Karen: The short answer: I believe it’s primarily a combination of my training in acting, improv, and dance that have contributed to my demon creature communication skills. But I must mention that I am not using movement alone to communicate as Toadpipe: I speak what Max calls “demoneeze.” The sounds I create help to express my emotion and support my physical choices–I can’t think of any particular training that assisted me with the crazy creature sounds…just natural silliness and abandon, I guess!
The longer answer: From my acting classes I learned that the more specific an actor can be, the better. Therefore, it’s vital that I know to whom I’m speaking, what exactly I am saying to them, and how I feel about what I’m saying. If I don’t know what I’m saying, how can the audience?
From performing in my wordless improv duo Imp, I have brought to Hell two concepts in particular: that stillness can be just as effective as movement, and that whatever choice you make, commit 100% to it. Nothing is as ineffective and confusing as doing something halfway.
Through my training in dance, I know to be aware of energy, space, and tension especially when trying to delineate one character from the next. Also, it is important to keep my movements clean, not messy, which helps convey the idea clearly to the audience.
I would be remiss if I didn’t mention a week-long clowning intensive I took with Christopher Bayes and a one day corporeal mime class with Christopher Eaves. Both experiences were incredibly eye-opening and challenging.
DCTS: As Toadpipe, you seem to be part secretary, part servant to Screwtape. Have you devised a backstory for your character and, if so, would you be willing to share it with our readers?
Karen: I have and no, I would not. (Demonic laugh.)
Just kidding.
Toadpipe comes from family of demon creatures whose job it is to assist Screwtape. The position was passed on to me when a relative made a mistake one day and was kicked into the abyss by Screwtape. The relative before that one was eaten by Screwtape and the remaining bones were added to the wall. So, I work for Screwtape with the knowledge that making a mistake could be fatal. I work on instinct as I was not given any preparation before joining my boss in his office. I’m fairly new (in Hell years) to this job and so am still learning the ropes (or rungs.) I do not know my parents or my siblings (there are many) as we as creatures are left to fend for ourselves until placed into a position of employment. My hobbies include gnawing on bones, gazing into the abyss, and thinking about food.
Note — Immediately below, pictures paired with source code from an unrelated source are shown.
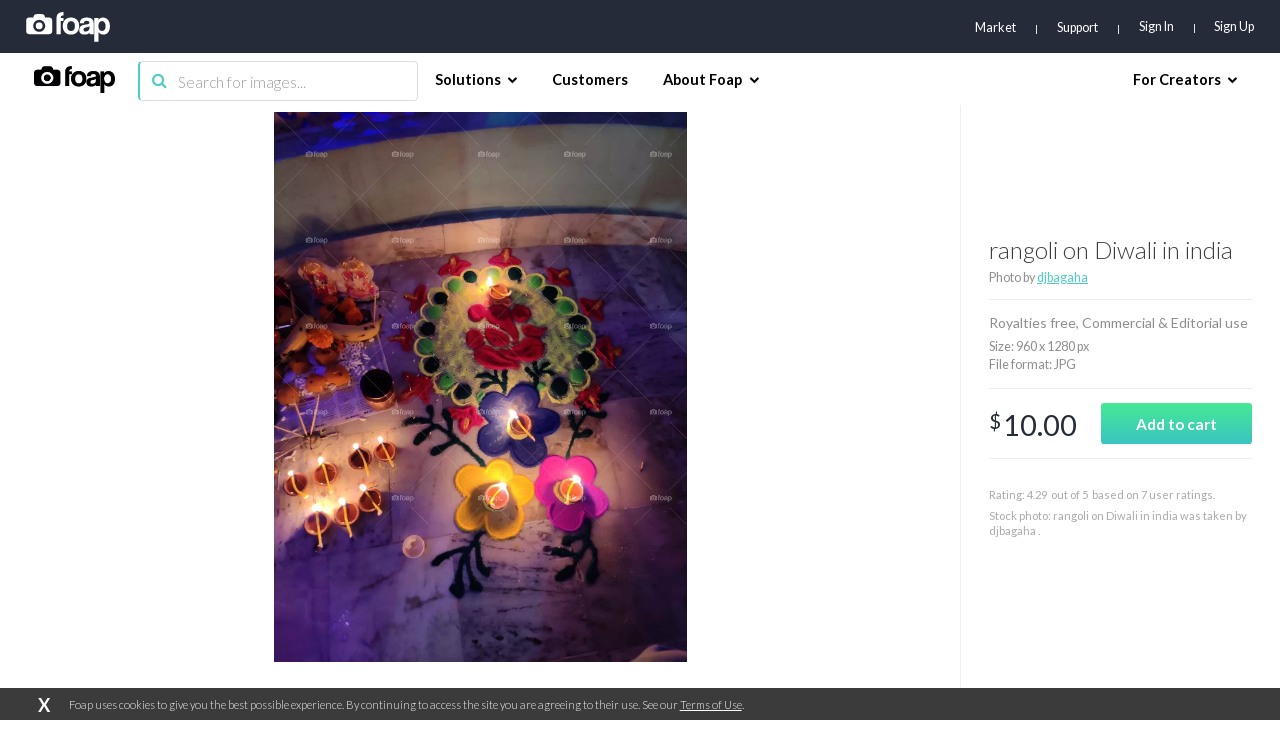

--- FILE ---
content_type: text/html; charset=utf-8
request_url: https://www.google.com/recaptcha/api2/aframe
body_size: 268
content:
<!DOCTYPE HTML><html><head><meta http-equiv="content-type" content="text/html; charset=UTF-8"></head><body><script nonce="L9TbKqmnjltzZUz2Ulav2Q">/** Anti-fraud and anti-abuse applications only. See google.com/recaptcha */ try{var clients={'sodar':'https://pagead2.googlesyndication.com/pagead/sodar?'};window.addEventListener("message",function(a){try{if(a.source===window.parent){var b=JSON.parse(a.data);var c=clients[b['id']];if(c){var d=document.createElement('img');d.src=c+b['params']+'&rc='+(localStorage.getItem("rc::a")?sessionStorage.getItem("rc::b"):"");window.document.body.appendChild(d);sessionStorage.setItem("rc::e",parseInt(sessionStorage.getItem("rc::e")||0)+1);localStorage.setItem("rc::h",'1768835478995');}}}catch(b){}});window.parent.postMessage("_grecaptcha_ready", "*");}catch(b){}</script></body></html>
DCTS: One of our readers told us that in a talk-back session, you revealed that you occasionally ad lib. Could you tell us about some memorable ad libs or improvisations in the show and how they worked out?
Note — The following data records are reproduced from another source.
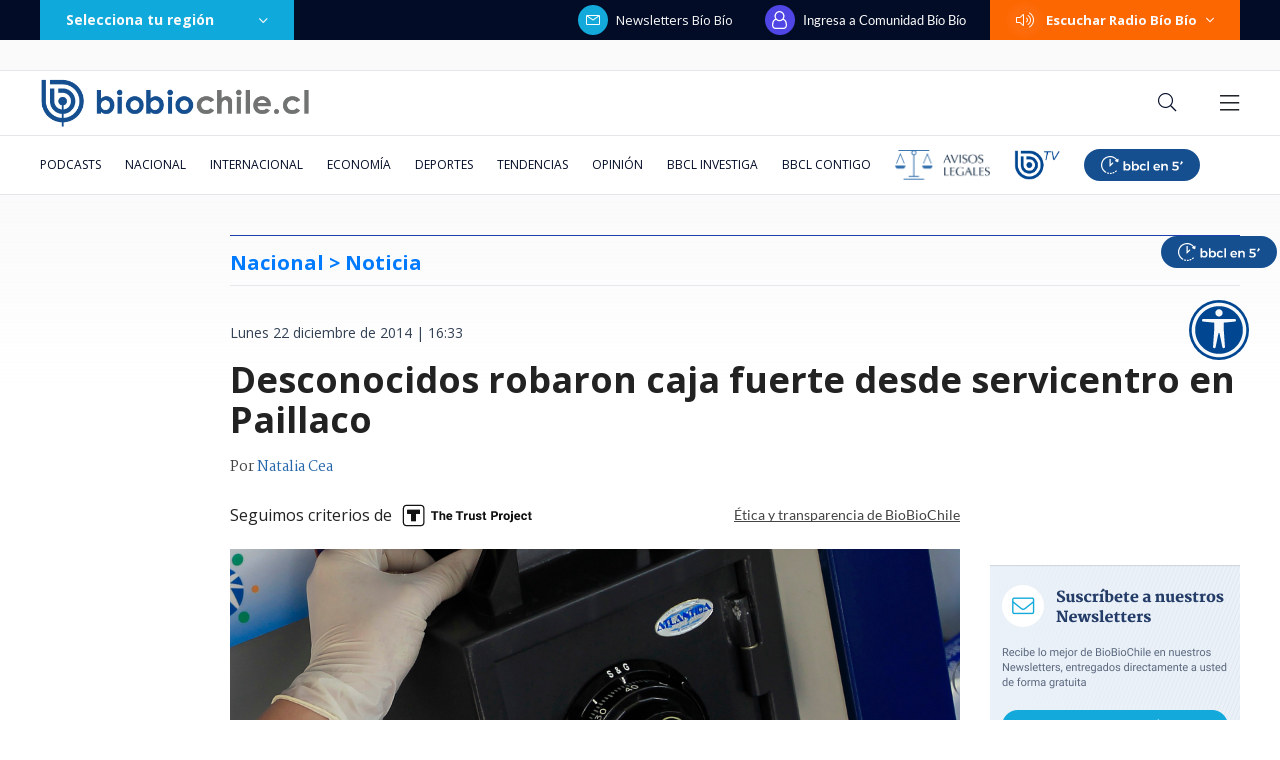

--- FILE ---
content_type: text/html; charset=utf-8
request_url: https://realtime.bbcl.cl/hit/?t=1762120413029&url=https%3A%2F%2Fwww.biobiochile.cl%2Fnoticias%2F2014%2F12%2F22%2Fdesconocidos-roban-caja-fuerte-desde-servicentro-en-paillaco.shtml&property=01G1KMVDSGMWCR31GWZX0VBJBY&referrer=
body_size: -15
content:
01K938ZC6P9QV7XP2B6J158K8Z.0n9YS8t2oQP6wQHlYH2R+l8LKjP9E12XcZNQ945BP3U=

--- FILE ---
content_type: text/html; charset=utf-8
request_url: https://www.google.com/recaptcha/api2/aframe
body_size: 268
content:
<!DOCTYPE HTML><html><head><meta http-equiv="content-type" content="text/html; charset=UTF-8"></head><body><script nonce="pBYMJ3-AOSPPxA2JvTxprQ">/** Anti-fraud and anti-abuse applications only. See google.com/recaptcha */ try{var clients={'sodar':'https://pagead2.googlesyndication.com/pagead/sodar?'};window.addEventListener("message",function(a){try{if(a.source===window.parent){var b=JSON.parse(a.data);var c=clients[b['id']];if(c){var d=document.createElement('img');d.src=c+b['params']+'&rc='+(localStorage.getItem("rc::a")?sessionStorage.getItem("rc::b"):"");window.document.body.appendChild(d);sessionStorage.setItem("rc::e",parseInt(sessionStorage.getItem("rc::e")||0)+1);localStorage.setItem("rc::h",'1762120430265');}}}catch(b){}});window.parent.postMessage("_grecaptcha_ready", "*");}catch(b){}</script></body></html>

--- FILE ---
content_type: application/javascript; charset=utf-8
request_url: https://fundingchoicesmessages.google.com/f/AGSKWxX2eydu8Xwr8y13AP5W2DhGtoV-e5eL-sWsBR5emYMgmTrtpxOgv5gwt8Luuue_CnvAriATVJLfC59glhQMZ8YUjoM-o2GBE3Bpnx7jprZBGs7JKbrGTGV2NpqxdSQdvP5lwKxinSF-gwfJsLeTys5m_zJUNmcQUQaKOKQDK3YrH4_NWj562NmAp8WQ/_/displayAdFrame./468x60./randomad300x250nsfw./inline_ads._585x75_
body_size: -1282
content:
window['39973800-d6ce-46da-bc11-d4bc87c82d2c'] = true;

--- FILE ---
content_type: application/javascript
request_url: https://www.biobiochile.cl/static/realtime/realtime-general.js?t=1762120424689&callback=BBCL_Realtime
body_size: 1067
content:
/*2025-11-02 21:53:06*/ BBCL_Realtime([{"id":6624546,"titulo":"Denuncia en la PDI: acusan a jefe de Vialidad de usar a funcionarios para arreglar su casa personal","url":"https:\/\/www.biobiochile.cl\/especial\/bbcl-investiga\/noticias\/de-pasillo\/2025\/11\/02\/denuncia-en-la-pdi-acusan-a-director-de-vialidad-de-usar-funcionarios-para-arreglar-su-casa-personal.shtml","imagen":"2025\/11\/denuncia-vialidad.png","video_rudo_destacado":"","categoria":"nacional","en_vivo":false,"visitas":83},{"id":6626234,"titulo":"Directora del SML por cr\u00edticas de Kaiser: \"Dudar del rigor cient\u00edfico-t\u00e9cnico mina la confianza\"","url":"https:\/\/www.biobiochile.cl\/noticias\/nacional\/chile\/2025\/11\/02\/directora-del-sml-por-criticas-de-kaiser-dudar-del-rigor-cientifico-tecnico-mina-la-confianza.shtml","imagen":"2025\/11\/sml-responde-kaiser-.png","video_rudo_destacado":"","categoria":"nacional","en_vivo":false,"visitas":56},{"id":6626203,"titulo":"Incendio sin control afecta a la Zofri en Iquique: fuego se mantiene desde hace m\u00e1s de 15 horas","url":"https:\/\/www.biobiochile.cl\/noticias\/nacional\/region-de-tarapaca\/2025\/11\/02\/incendio-sin-control-afecta-a-la-zofri-en-iquique-fuego-se-mantiene-desde-hace-15-horas.shtml","imagen":"2025\/11\/incendio-sin-control-zofri-.png","video_rudo_destacado":"","categoria":"nacional","en_vivo":false,"visitas":54},{"id":6626248,"titulo":"Detienen a tres personas por robo y homicidio en Quilicura: fueron sorprendidos quemando ropa","url":"https:\/\/www.biobiochile.cl\/noticias\/nacional\/region-metropolitana\/2025\/11\/02\/detienen-a-tres-personas-por-robo-y-homicidio-en-quilicura-fueron-sorprendidos-quemando-ropa.shtml","imagen":"2025\/11\/detienen-a-tres-personas-por-robo-y-homicidio-en-quilicura-fueron-sorprendidos-quemando-evidencia.png","video_rudo_destacado":"","categoria":"nacional","en_vivo":false,"visitas":50},{"id":6626244,"titulo":"Parlamentarias emplazan a forestales para evitar paro de camioneros tras fin de contratos","url":"https:\/\/www.biobiochile.cl\/noticias\/nacional\/region-del-bio-bio\/2025\/11\/02\/parlamentarias-emplazan-a-forestales-para-evitar-paro-de-camioneros-tras-fin-de-contratos.shtml","imagen":"2025\/11\/parlamentarias-emplazan-forestales-para-evitar-paro-camioneros-.png","video_rudo_destacado":"","categoria":"nacional","en_vivo":false,"visitas":44},{"id":6626250,"titulo":"Di Mondo revel\u00f3 por qu\u00e9 no ha entrado a El Internado: \"Hay una incompetencia tremenda\"","url":"https:\/\/www.biobiochile.cl\/noticias\/dopamina\/2025\/11\/02\/di-mondo-revelo-por-que-no-ha-entrado-a-el-internado-hay-una-incompetencia-tremenda.shtml","imagen":"2025\/11\/di-mondo-1.jpg","video_rudo_destacado":"","categoria":"nacional","en_vivo":false,"visitas":39},{"id":6593162,"titulo":"Estos son todos los candidatos a diputados para las elecciones 2025: revisa aqu\u00ed seg\u00fan tu distrito","url":"https:\/\/www.biobiochile.cl\/noticias\/servicios\/toma-nota\/2025\/10\/06\/estos-son-todos-los-candidatos-a-diputados-para-las-elecciones-2025-revisa-aqui-segun-tu-distrito.shtml","imagen":"2025\/10\/candidatos-diputados.png","video_rudo_destacado":"","categoria":"general","en_vivo":false,"visitas":35},{"id":6624805,"titulo":"Tragedia en Las Vizcachas: el mortal accidente en la F\u00f3rmula 3 que enlut\u00f3 al deporte chileno","url":"https:\/\/www.biobiochile.cl\/especial\/bio-bio-tuercas\/noticias\/2025\/11\/02\/tragedia-en-las-vizcachas-el-mortal-accidente-en-la-formula-3-que-enluto-al-deporte-chileno.shtml","imagen":"2025\/10\/accidente-formula-3-chile-sergio-santander.jpg","video_rudo_destacado":"","categoria":"deportes","en_vivo":false,"visitas":25},{"id":6626171,"titulo":"Cordero a Kaiser: \"Representa a un sector que cree que ha existido persecuci\u00f3n contra exmilitares\"","url":"https:\/\/www.biobiochile.cl\/noticias\/nacional\/chile\/2025\/11\/02\/cordero-a-kaiser-representa-a-un-sector-que-cree-que-ha-existido-persecucion-contra-exmilitares.shtml","imagen":"2025\/11\/cordero-kaiser.png","video_rudo_destacado":"","categoria":"nacional","en_vivo":false,"visitas":23},{"id":6624537,"titulo":"Las demoras de Argentina que afectan al Corredor Bioce\u00e1nico Vial de Chile a Brasil","url":"https:\/\/www.biobiochile.cl\/noticias\/economia\/actualidad-economica\/2025\/11\/02\/las-demoras-de-argentina-que-afectan-al-corredor-bioceanico-vial-de-chile-a-brasil.shtml","imagen":"2025\/10\/corredor-bioceanico.jpg","video_rudo_destacado":"","categoria":"nacional","en_vivo":false,"visitas":22}])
Karen: I tend to improvise a little every night when digging in the trap exploring the various utensils of torture and consumption. Through that, I’ll discover new ways to play with the instruments (knives, forks, prongs, etc), new ways to vocalize, and hopefully new ways to make the audience laugh. One new piece is an extending fork. Through improvisation, I now poke out an eye with this fork, bow the fork back, and launch the eyeball out into the audience “on accident.”
Another example is what we call my “monologue”. This little speech of mine happened spontaneously one night during a performance. I got so angry at Wormwood’s idiocy, that instead of my usual short reprimand, I went into a full-blown rant. By now, it has grown to a monologue which usually gets a great response from the audience.
There’s a part in the play when I’m up the ladder to retrieve a letter for Screwtape. I discover it’s a danger letter (red and black striped) and look to see if Screwtape has noticed its arrival. He hasn’t. One night, I decided to just put the danger back into the mailbox as if it never arrived. The audience laughed as they realized my sneaky plan, so I’ve kept it in the show since that time.
The Screwtape Letters plays thru January 10, 2010 at the Lansburgh Theatre.